Port-au-Prince, le 23 mai 2020
Lettre ouverte aux honorables Président, Vice-président et Membres du Conseil Supérieur du Pouvoir Judiciaire (CSPJ)
Messieurs les Conseillers,
Tenant compte de l'extrême gravité de la menace que fait peser la pandémie Covid-19 sur la nation, l'Association Nationale des Magistrats Haïtiens (ANAMAH) se dit disposer à se joindre, de bonne foi, aux initiatives raisonnables qui tendent à faire reculer ce mal.
Cela dit, même en pareille circonstance, la raison et le bon sens ne doivent en rien le céder à la panique.
Malheureusement, le décret présidentiel fixant les règles générales de protection contre la Covid-19 témoigne de l'état d'esprit d'un législateur qui, à défaut de manquer de bon sens, laisse entrevoir une méconnaissance avérée de la réalité du fonctionnement des tribunaux de proximité d'une part, d'autre part, du rapport d'adéquation qui doit toujours et nécessaire exister entre la loi et les faits sociaux, d'autre part (De l'esprit des lois de Montesquieu).
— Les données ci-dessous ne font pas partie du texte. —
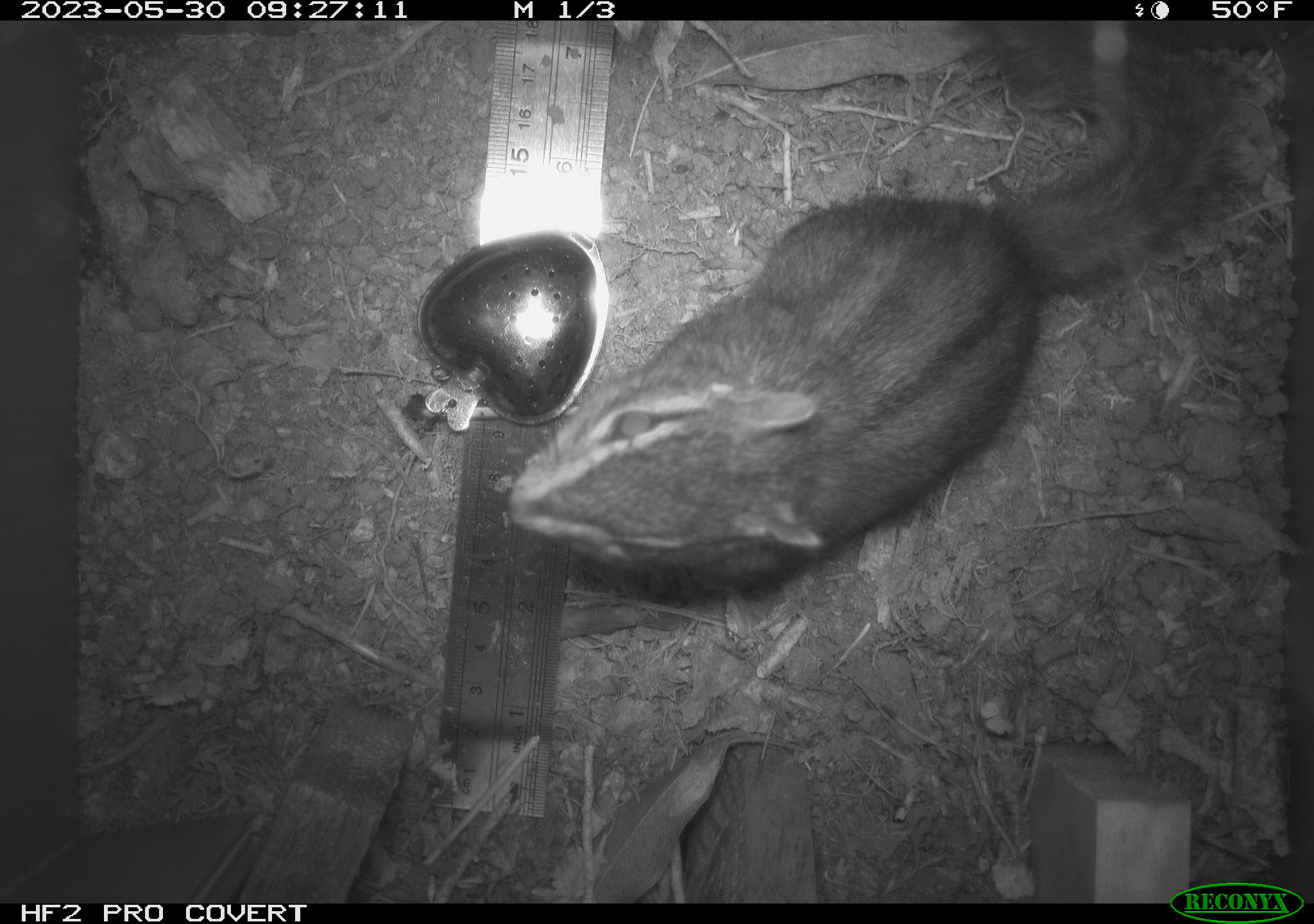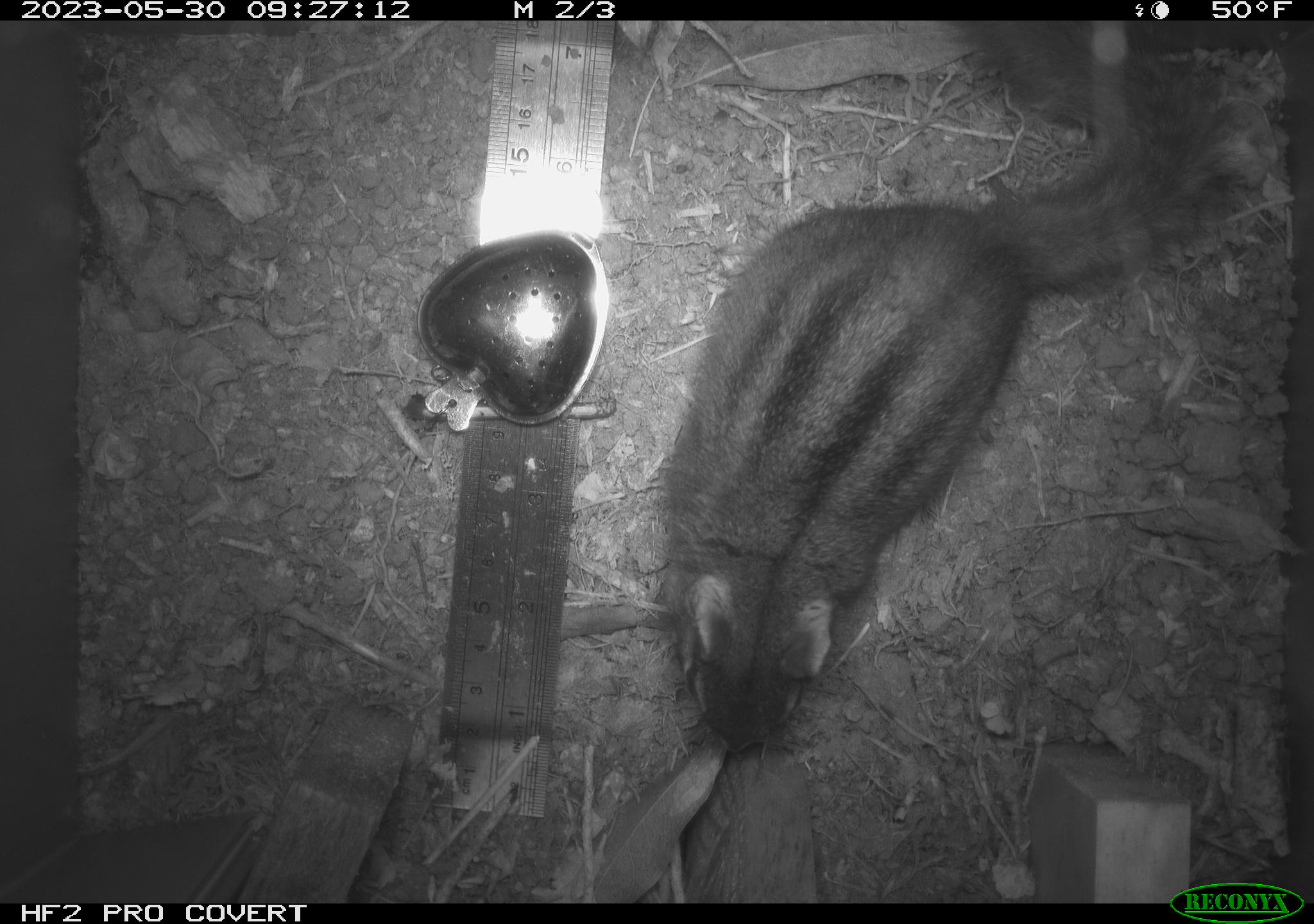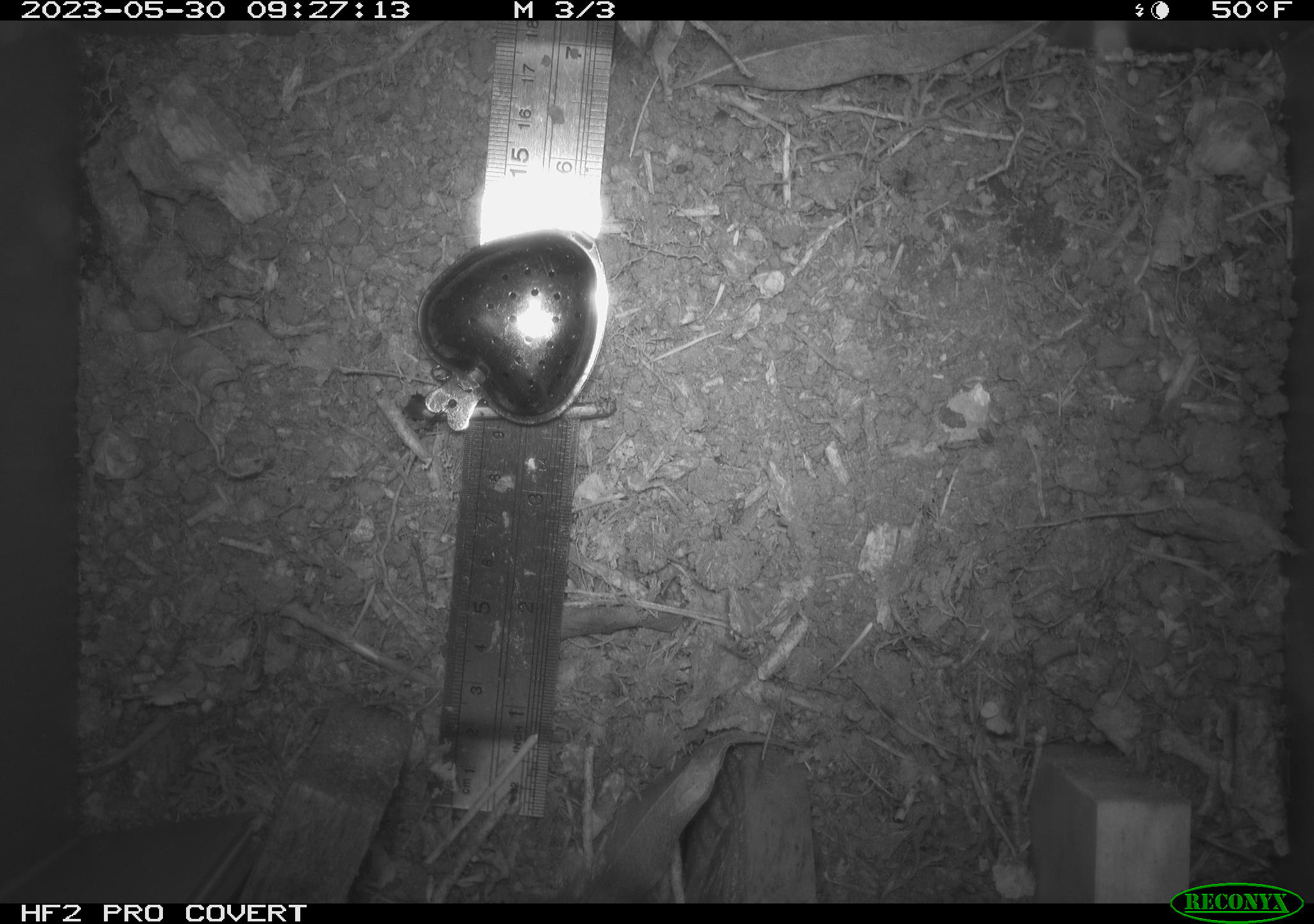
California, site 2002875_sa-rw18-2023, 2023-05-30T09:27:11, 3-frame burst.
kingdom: Animalia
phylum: Chordata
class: Mammalia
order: Rodentia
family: Sciuridae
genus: Neotamias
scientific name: Neotamias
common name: western chipmunks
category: neotamias species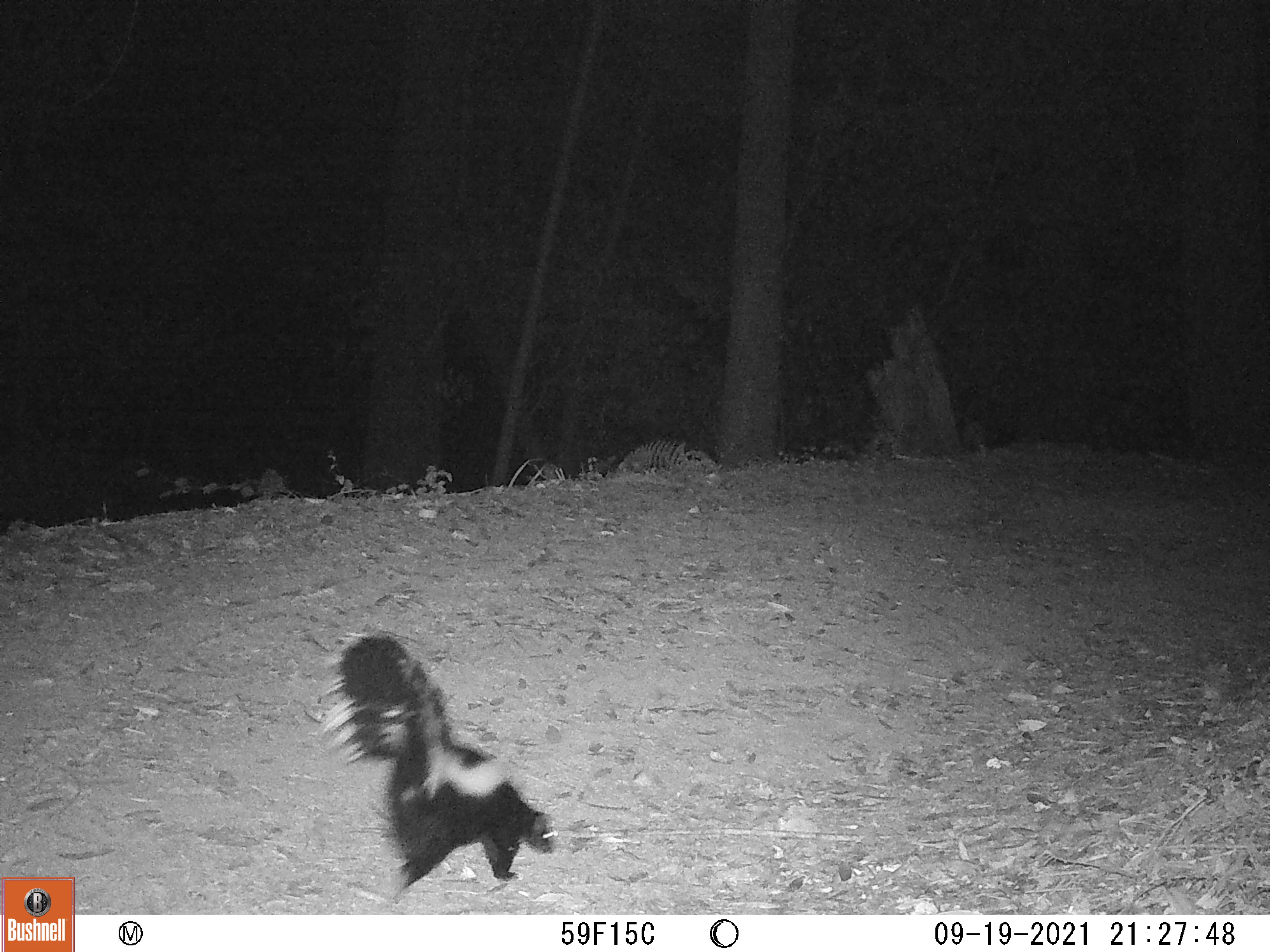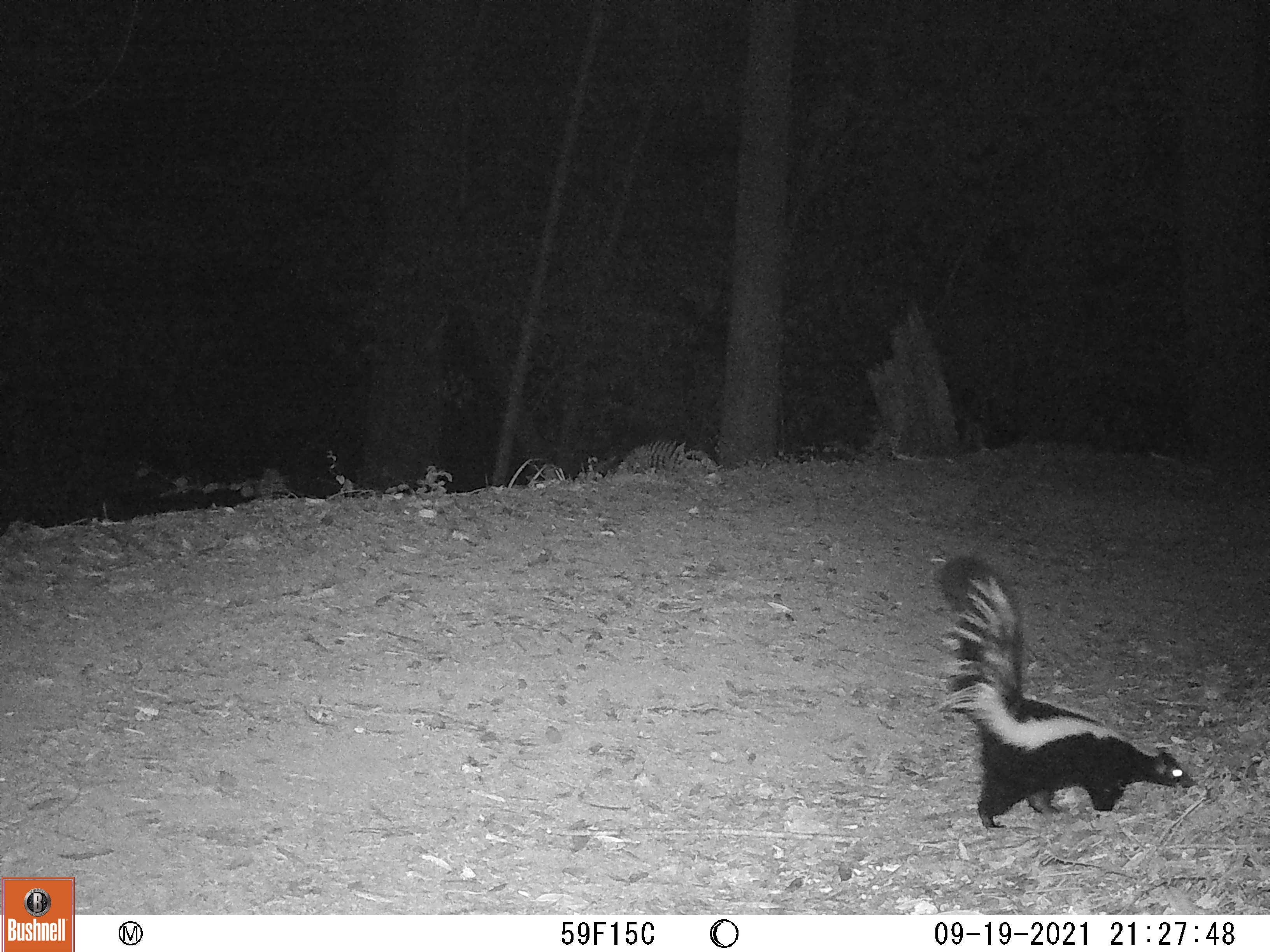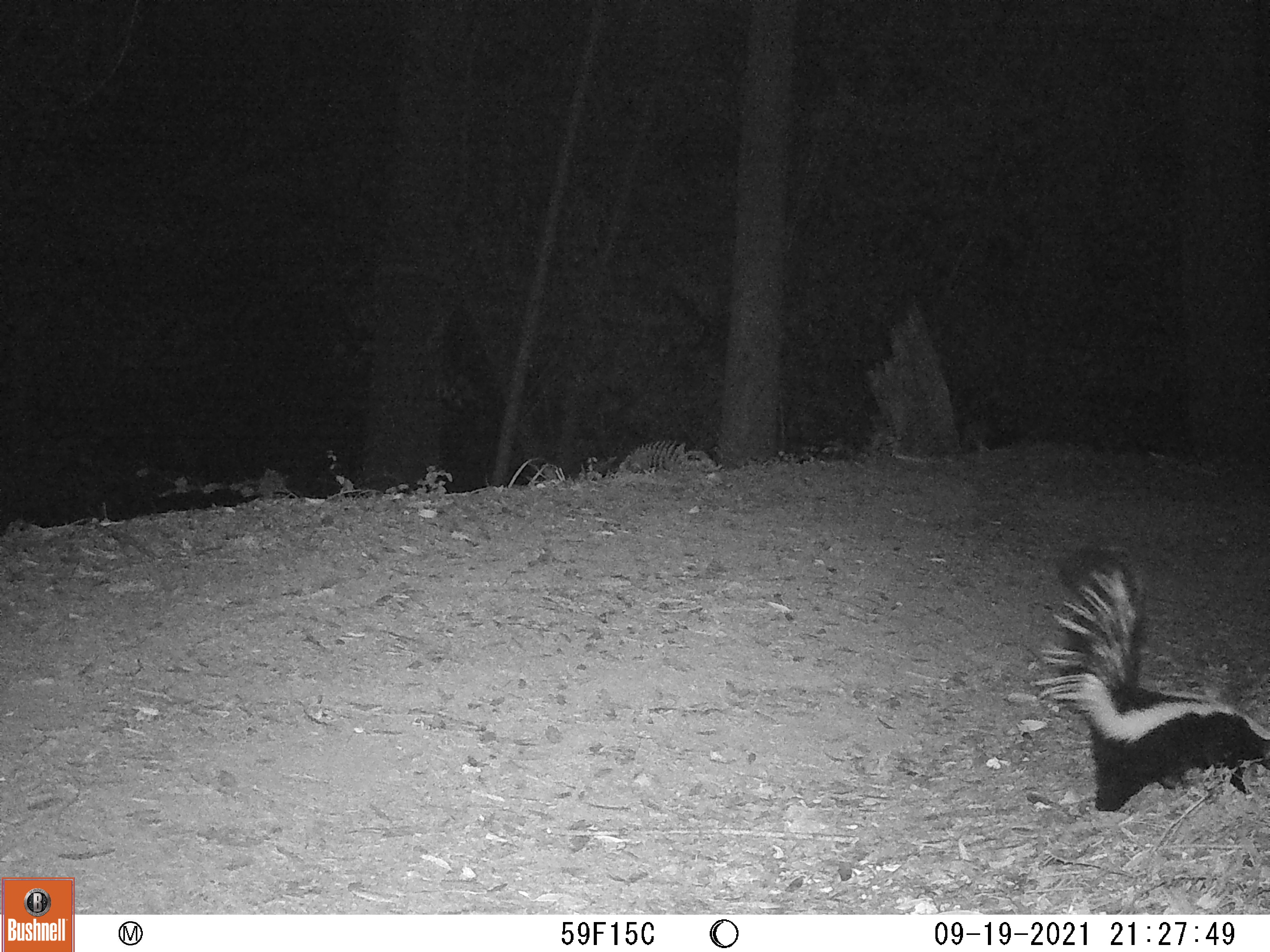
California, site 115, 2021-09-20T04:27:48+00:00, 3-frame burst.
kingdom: Animalia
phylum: Chordata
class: Mammalia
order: Carnivora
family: Mephitidae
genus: Mephitis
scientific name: Mephitis mephitis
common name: striped skunk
Un exemple, sinon le moindre, mais celui sur lequel repose tout le socle de la mécanique des sanctions applicables aux infracteurs : l'article 6.
Cet article élève au rang d'infraction toute réunion de plus de cinq personnes en milieu ouvert ou fermé (la loi pénale étant d'interprétation stricte).
Lorsqu'on sait qu'un Tribunal de simple police se compose au minima d'un Juge, d'un greffier, de deux défenseurs publics, d'un agent au moins assurant la sécurité à l'intérieur de la salle d'audience, en y joignant le ou les prévenus sans omettre le caractère public des audiences de cette nature (qui sont d'ordre public). Il y a fort à parier que pareilles séances ne puissent répondre aux exigences de l'article 6 sans être elles mêmes frappées d'illégalité et donc contraires au dispositif du même article.
C'est comme se tirer d'une balle au pied!
Il semble également que ce législateur se moque à souhait de la nomenclature des peines construites suivant l'architecture pyramidale tenant compte à la fois des infractions, des peines, des juridictions de
jugement et d'application des peines.
Car il est inconcevable qu'en rédigeant un dispositif de cette importance qu'on ne fasse pas appel à des spécialistes du droit et des sciences connexes. Urgence oblige !
Messieurs les Conseillers,
Plusieurs autres dispositifs du dit décret décadrent la réalité légale et sociologique de fonctionnement des Tribunaux de simple police et sont susceptibles d'exposer les Magistrats de Paix aux lynchages en règle de politiciens en mal d'autorité.
L'Association Nationale des Magistrats Haïtiens, gardienne des intérêts des Magistrats, des Juges de Paix en particulier, ne restera pas spectateur si pareils événements venaient à se produire. Pour cause, elle vous invite à voir d'avec l'auteur de ce décret ses difficultés d'application sereine en l'état actuel.
Dans l'espoir que vous voudrez bien donner suite favorable à ce pli, l'ANAMAH vous prie de croire, Messieurs les Conseillers, en l'expression de son profond respect.